= Activity =
Among the lines below, how many have the string "name" in them? Only the number is wanted.

= Extracted records =
== Segment start ==
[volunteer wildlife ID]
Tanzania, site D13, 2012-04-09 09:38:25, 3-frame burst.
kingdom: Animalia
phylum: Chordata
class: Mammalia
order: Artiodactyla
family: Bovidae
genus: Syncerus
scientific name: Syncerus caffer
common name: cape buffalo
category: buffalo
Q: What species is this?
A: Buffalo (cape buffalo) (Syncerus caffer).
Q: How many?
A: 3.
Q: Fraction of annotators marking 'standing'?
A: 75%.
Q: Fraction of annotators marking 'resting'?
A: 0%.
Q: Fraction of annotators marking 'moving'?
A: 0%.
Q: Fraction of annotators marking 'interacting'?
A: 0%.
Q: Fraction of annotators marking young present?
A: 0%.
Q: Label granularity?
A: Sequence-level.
== Segment end ==
== Segment start ==
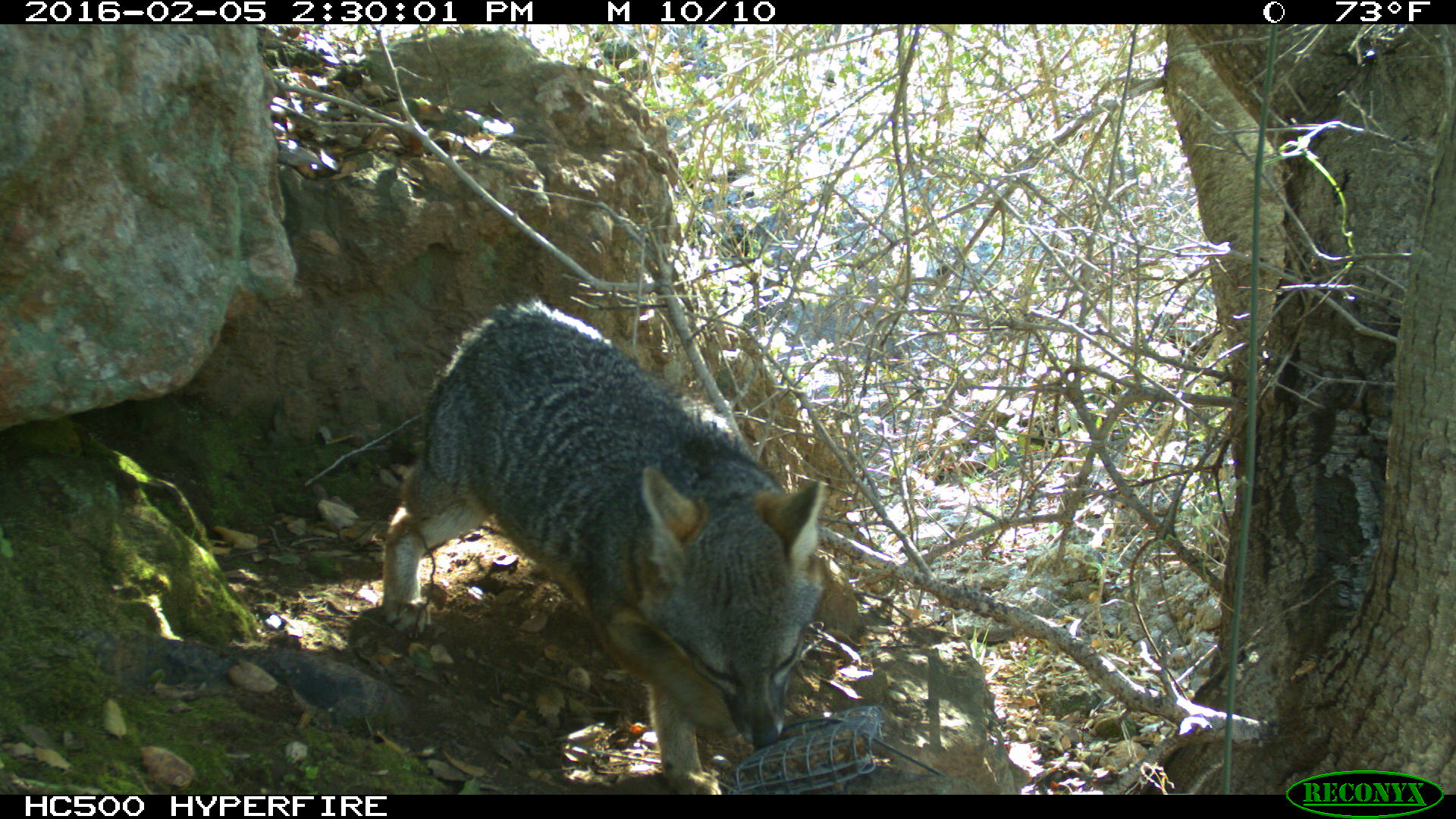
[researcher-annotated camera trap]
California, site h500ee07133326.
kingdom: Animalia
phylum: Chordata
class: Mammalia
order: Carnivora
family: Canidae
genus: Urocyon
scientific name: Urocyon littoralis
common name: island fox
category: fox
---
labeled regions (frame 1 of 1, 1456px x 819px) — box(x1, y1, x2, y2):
== Segment end ==
= Final answer =
4